About

The history presented here is about Blackpool, on the northwest coast of the UK, perhaps inadequately alone referred to as a holiday resort. The history of Blackpool is also much of the history of other places, locally, regionally, nationally and internationally. People have come from all parts to settle, to perform in entertainment, work, or make lots of money through property development in the early days. It is the town in which I was born. I am here because of the accumulative complexities of ancestry which include, the displacement of generations through poverty, economic downturns, famine, religious and racial differences, the patriotism of war and its balancing counterpart in the compassion for humanity. And then the local fire brigade within which my parents met during a national and worldwide state of war.
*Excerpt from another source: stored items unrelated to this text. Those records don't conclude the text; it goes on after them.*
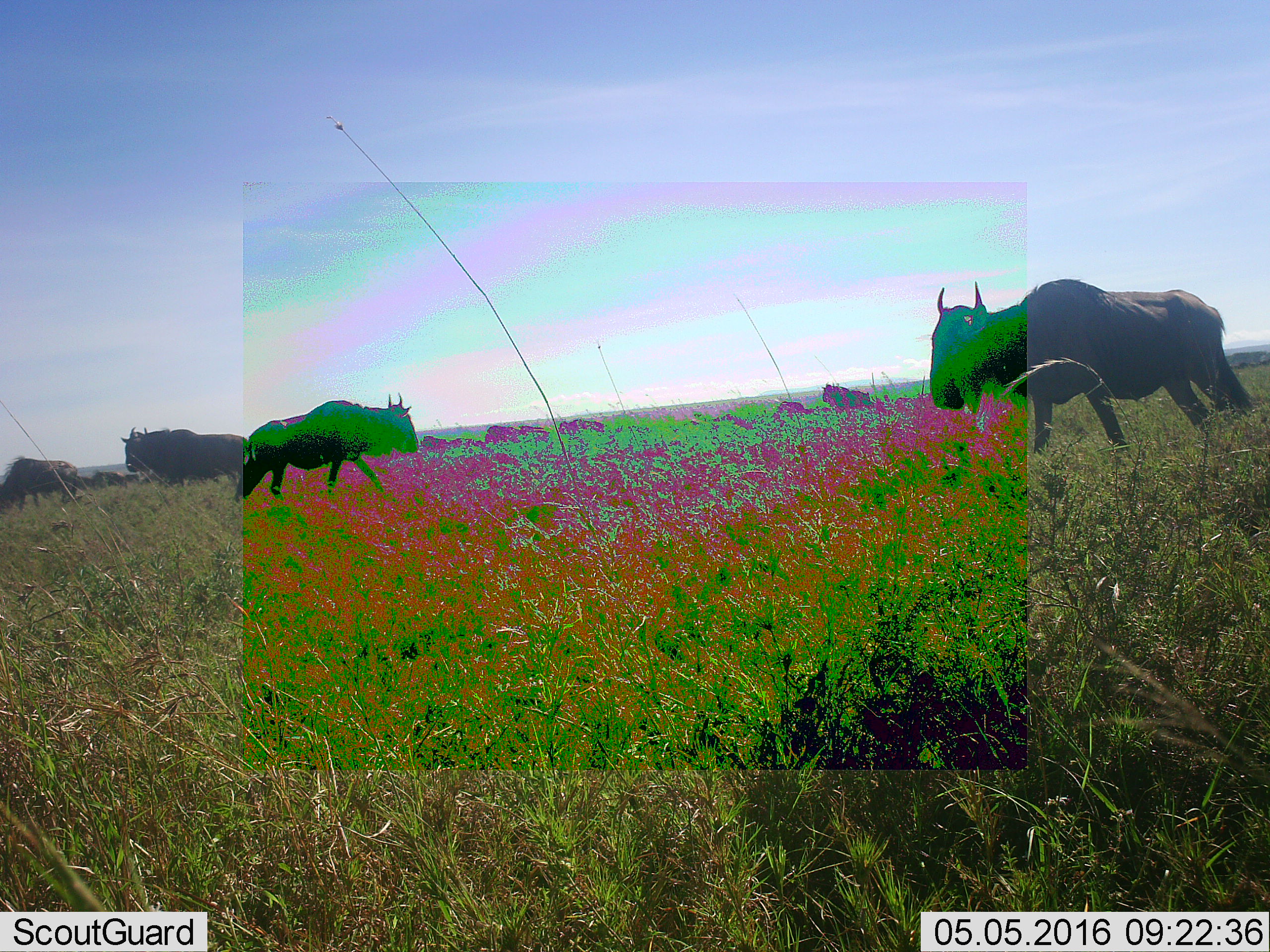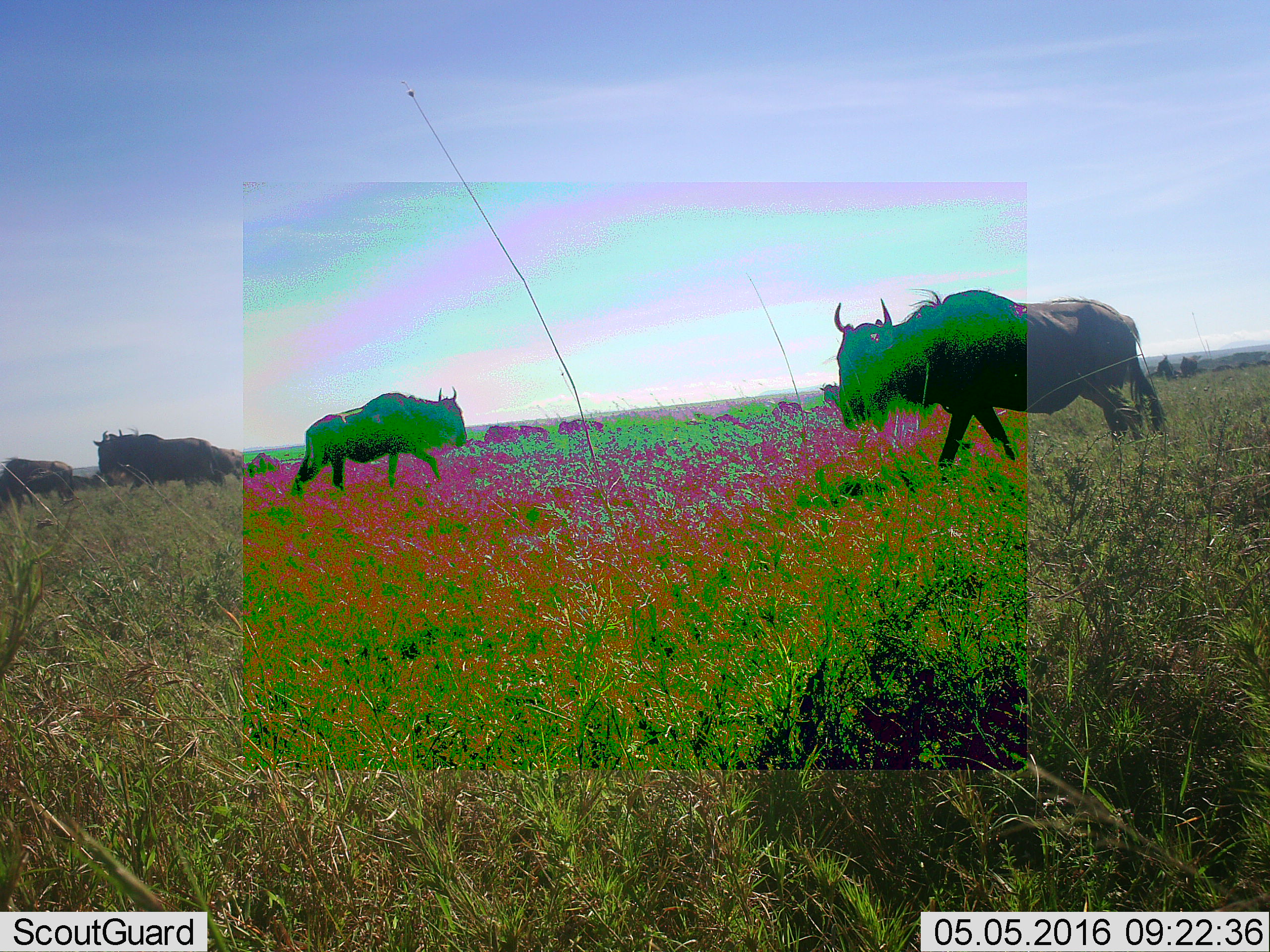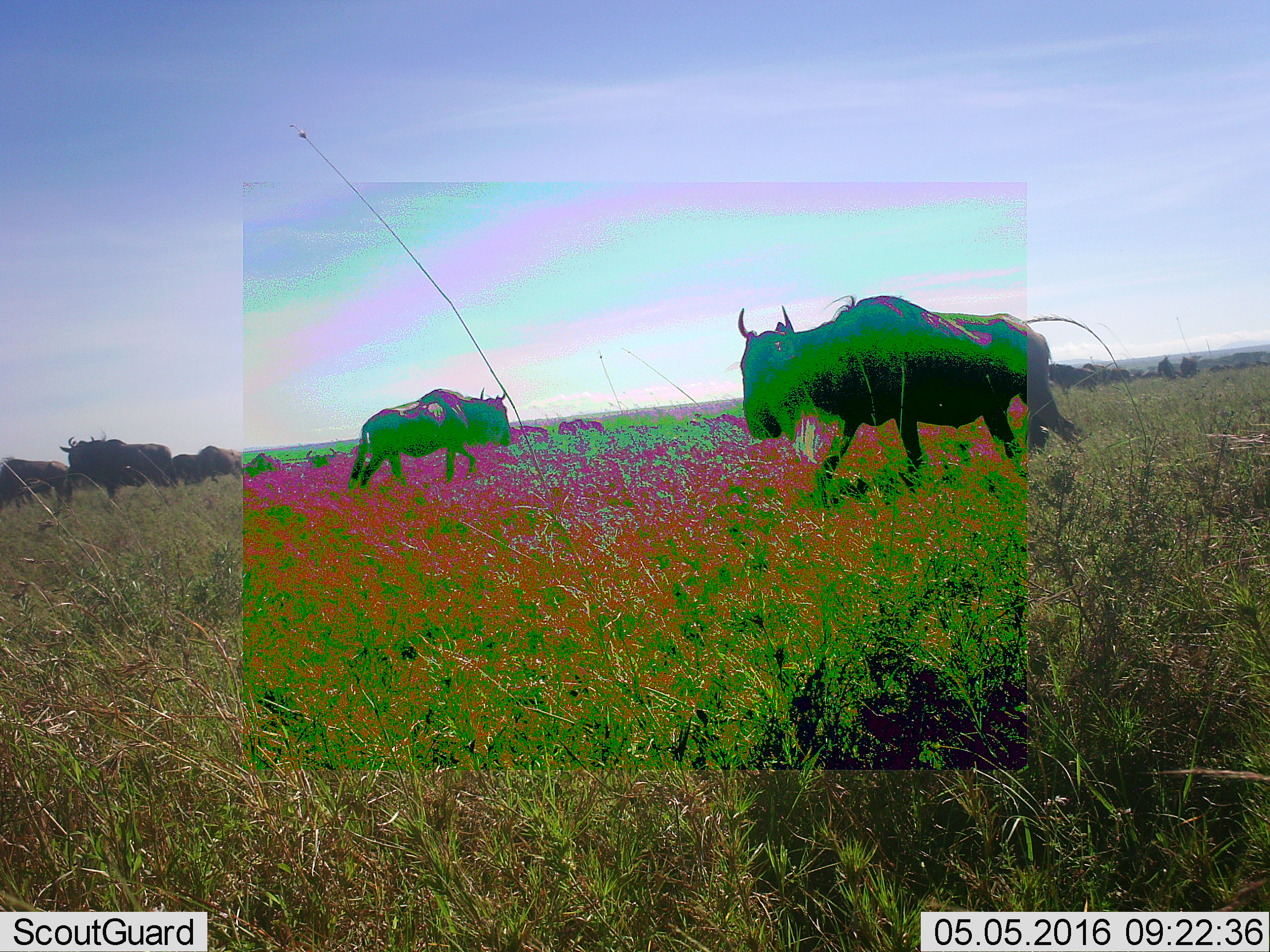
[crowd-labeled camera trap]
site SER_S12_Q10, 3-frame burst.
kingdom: Animalia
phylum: Chordata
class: Mammalia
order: Artiodactyla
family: Bovidae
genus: Connochaetes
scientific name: Connochaetes taurinus taurinus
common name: blue wildebeest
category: wildebeestblue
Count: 11-50.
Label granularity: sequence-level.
It is a town whose history begins with the provision of a concept of a healthy, seaside environment, generally available only to the wealthy at first and then, with the development of the railways, made available to countless thousands. It has continued to provide entertainment at all levels of expression and appreciation and has been a place of refuge and a safe haven, opening up its doors in times of conflict to the bomb destroyed cities of the land and from conflicts abroad. It is a cosmopolitan place, being described as having the least indigenous population in the UK at one time. Many people and events make up the history of any town. Blackpool has a variety of people who have settled here to contribute to its history and this is the story of some of them who are either the indigenous ‘sandgrown uns’ from the town itself or have been associated with the town by settlement and often remaining in the graveyards as representatives of the rich variety of life in the trials, tribulations and tragedies of the progress of humanity.